Text
+++++
Click here to download the PDF version: Members’ Rights for Management Review.

CORPORATE/M&A

IN THIS ARTICLE, LEE YUAN YAO LOOKS AT THE EXERCISE OF MEMBERS’ RIGHTS FOR MANAGEMENT REVIEW UNDER THE COMPANIES ACT 2016.  
Introduction

One of the key changes introduced by the Companies Act 2016 (“CA 2016”) is the introduction of the members’ rights for management review under section 195 of the CA 2016 (“Section 195”). Section 195 reads as follows:

195. Members’ rights for management review 

  1. The chairperson of a meeting of members of a company shall allow a reasonable opportunity for members at the meeting to question, discuss, comment, or make recommendation on the management of the company. 
  2. A meeting of members may pass a resolution under this section which makes recommendations to the Board on matters affecting the management of the company.
+++++
Given request 1
In the article on members' rights for management review, what must the chairperson of a meeting of members allow under section 195?
Given request 2
Resume the article on members' rights for management review, picking up right after its final sentence.
The records that come next have no connection to the article on members' rights for management review.

(Some records)
+++++
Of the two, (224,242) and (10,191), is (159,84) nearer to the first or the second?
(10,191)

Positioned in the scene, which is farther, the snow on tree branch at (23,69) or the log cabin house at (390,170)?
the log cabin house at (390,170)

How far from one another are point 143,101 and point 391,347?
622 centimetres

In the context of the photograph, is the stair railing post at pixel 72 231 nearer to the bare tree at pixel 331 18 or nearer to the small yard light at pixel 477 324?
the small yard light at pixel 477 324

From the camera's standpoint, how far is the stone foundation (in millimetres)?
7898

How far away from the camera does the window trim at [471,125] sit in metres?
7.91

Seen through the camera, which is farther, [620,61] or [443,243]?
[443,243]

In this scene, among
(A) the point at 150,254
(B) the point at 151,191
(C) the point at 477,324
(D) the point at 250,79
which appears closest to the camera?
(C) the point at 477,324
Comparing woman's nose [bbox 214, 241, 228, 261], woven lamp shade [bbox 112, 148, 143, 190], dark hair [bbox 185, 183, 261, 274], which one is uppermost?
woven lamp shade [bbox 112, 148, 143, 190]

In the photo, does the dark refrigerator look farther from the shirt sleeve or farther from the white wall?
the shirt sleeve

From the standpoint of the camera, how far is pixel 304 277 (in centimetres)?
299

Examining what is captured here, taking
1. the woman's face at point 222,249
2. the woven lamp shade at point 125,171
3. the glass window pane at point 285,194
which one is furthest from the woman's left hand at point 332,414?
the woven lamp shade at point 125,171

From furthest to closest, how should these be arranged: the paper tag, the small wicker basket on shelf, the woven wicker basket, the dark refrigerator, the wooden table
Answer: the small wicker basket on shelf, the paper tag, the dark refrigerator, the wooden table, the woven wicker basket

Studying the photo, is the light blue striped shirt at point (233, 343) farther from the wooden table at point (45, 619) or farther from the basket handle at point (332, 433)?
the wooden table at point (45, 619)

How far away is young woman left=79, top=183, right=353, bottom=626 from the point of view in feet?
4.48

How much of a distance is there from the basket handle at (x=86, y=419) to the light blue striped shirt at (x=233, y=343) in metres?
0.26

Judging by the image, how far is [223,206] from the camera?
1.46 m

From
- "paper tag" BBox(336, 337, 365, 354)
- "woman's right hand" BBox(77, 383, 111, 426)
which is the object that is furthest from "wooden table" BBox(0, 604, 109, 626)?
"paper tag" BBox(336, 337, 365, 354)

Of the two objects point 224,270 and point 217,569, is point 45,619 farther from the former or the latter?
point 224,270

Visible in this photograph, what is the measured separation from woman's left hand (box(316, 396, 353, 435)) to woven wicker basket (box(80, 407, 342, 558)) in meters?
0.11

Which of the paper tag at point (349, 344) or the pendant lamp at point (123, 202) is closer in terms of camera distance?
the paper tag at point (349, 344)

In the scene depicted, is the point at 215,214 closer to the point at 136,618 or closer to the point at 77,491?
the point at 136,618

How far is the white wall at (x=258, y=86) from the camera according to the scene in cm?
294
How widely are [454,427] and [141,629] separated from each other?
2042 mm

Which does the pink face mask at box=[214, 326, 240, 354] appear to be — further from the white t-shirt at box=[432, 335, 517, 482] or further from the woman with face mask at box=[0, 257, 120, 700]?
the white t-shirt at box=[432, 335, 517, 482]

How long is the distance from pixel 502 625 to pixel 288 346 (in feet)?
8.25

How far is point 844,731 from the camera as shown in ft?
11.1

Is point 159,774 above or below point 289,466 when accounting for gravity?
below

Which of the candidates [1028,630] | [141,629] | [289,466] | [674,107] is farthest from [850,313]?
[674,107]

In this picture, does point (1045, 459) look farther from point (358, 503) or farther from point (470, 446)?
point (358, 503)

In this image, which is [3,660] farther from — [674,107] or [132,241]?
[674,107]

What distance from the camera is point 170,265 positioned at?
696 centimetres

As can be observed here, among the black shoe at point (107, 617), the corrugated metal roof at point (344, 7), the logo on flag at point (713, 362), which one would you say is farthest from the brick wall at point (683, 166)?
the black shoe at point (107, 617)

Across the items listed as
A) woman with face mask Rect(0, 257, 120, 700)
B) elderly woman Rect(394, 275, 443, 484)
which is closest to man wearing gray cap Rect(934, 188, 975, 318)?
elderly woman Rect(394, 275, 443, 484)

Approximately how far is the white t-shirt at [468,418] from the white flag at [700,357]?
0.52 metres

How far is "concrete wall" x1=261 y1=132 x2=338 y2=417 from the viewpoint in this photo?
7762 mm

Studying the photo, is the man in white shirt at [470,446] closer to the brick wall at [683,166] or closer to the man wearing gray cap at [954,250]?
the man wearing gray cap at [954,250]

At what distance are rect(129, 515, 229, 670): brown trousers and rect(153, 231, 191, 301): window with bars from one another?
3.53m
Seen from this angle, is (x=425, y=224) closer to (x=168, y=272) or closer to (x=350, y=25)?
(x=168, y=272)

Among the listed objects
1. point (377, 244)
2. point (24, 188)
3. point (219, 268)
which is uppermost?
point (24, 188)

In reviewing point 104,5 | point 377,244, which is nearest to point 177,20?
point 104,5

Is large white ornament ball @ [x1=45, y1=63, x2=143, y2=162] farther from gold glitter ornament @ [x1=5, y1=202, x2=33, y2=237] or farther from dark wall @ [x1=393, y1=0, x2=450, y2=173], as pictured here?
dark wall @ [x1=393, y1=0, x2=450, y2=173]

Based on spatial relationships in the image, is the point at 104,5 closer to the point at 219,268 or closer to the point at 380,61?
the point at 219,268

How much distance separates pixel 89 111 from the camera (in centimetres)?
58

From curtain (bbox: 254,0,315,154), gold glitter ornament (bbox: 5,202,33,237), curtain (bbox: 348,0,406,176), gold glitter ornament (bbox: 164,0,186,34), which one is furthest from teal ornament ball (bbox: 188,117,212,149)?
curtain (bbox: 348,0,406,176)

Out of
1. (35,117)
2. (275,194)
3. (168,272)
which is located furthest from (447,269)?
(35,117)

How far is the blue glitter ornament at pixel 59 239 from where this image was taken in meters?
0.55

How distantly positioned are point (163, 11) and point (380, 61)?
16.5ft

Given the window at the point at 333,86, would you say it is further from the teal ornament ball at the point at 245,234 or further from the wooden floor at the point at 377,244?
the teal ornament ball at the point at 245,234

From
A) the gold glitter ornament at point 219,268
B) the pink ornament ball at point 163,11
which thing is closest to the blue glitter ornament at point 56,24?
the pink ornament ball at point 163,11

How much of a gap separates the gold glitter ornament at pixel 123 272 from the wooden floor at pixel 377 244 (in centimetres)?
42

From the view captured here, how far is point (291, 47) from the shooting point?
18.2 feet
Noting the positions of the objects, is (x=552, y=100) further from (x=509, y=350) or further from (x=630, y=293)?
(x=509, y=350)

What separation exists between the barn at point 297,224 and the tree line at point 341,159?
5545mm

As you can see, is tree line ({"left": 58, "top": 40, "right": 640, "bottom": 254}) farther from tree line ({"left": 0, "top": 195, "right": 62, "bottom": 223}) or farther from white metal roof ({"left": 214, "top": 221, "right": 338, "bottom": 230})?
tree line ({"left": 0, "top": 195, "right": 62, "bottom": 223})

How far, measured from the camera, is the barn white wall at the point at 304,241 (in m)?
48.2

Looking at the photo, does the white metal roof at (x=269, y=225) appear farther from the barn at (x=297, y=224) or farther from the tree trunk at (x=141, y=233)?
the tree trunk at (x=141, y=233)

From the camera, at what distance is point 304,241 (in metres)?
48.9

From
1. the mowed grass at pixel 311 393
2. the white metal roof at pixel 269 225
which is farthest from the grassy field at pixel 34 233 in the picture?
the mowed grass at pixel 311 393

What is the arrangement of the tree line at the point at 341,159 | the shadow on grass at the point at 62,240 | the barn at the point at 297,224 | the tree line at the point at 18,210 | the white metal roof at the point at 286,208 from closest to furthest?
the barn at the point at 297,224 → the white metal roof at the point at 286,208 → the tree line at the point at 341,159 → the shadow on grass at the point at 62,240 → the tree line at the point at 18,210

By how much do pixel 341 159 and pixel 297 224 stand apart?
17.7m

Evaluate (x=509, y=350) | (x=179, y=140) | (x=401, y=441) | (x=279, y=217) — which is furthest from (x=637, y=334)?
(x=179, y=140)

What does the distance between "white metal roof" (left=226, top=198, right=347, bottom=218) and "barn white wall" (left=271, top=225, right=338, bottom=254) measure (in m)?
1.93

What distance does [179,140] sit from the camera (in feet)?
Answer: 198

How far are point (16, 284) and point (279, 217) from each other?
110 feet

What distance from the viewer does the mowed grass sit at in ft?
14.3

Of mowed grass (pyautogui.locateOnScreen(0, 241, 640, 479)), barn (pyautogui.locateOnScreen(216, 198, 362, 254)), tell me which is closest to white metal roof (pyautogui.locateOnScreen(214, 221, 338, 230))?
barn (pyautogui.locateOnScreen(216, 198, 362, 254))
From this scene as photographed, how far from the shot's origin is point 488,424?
+++++
Exercise answer 1
A reasonable opportunity for members at the meeting to question, discuss, comment, or make recommendation on the management of the company.

Exercise answer 2
  3. Any recommendation made under subsection (2) shall not be binding on the Board, unless the recommendation is in the best interest of the company, provided that —
    1. the rights to make recommendations is provided for in the constitution; or
    2. passed as a special resolution.”

Section 195 was considered by the High Court in Majlis Amanah Rakyat (MARA) v Dato’ Abd Rahim bin Abd Halim[efn_note][2019] 7 MLJ 381.[/efn_note].

Brief facts 

A conflict arose between the directors and shareholders of Med-Bumikar Mara Sdn Bhd (“Med-Bumikar”) over UMW Holdings Berhad’s offer to purchase the 49.5% shares held by Med-Bumikar in MBM Resources Berhad (“MBMR”) at a consideration of RM2.56 per share (“UMW Offer”).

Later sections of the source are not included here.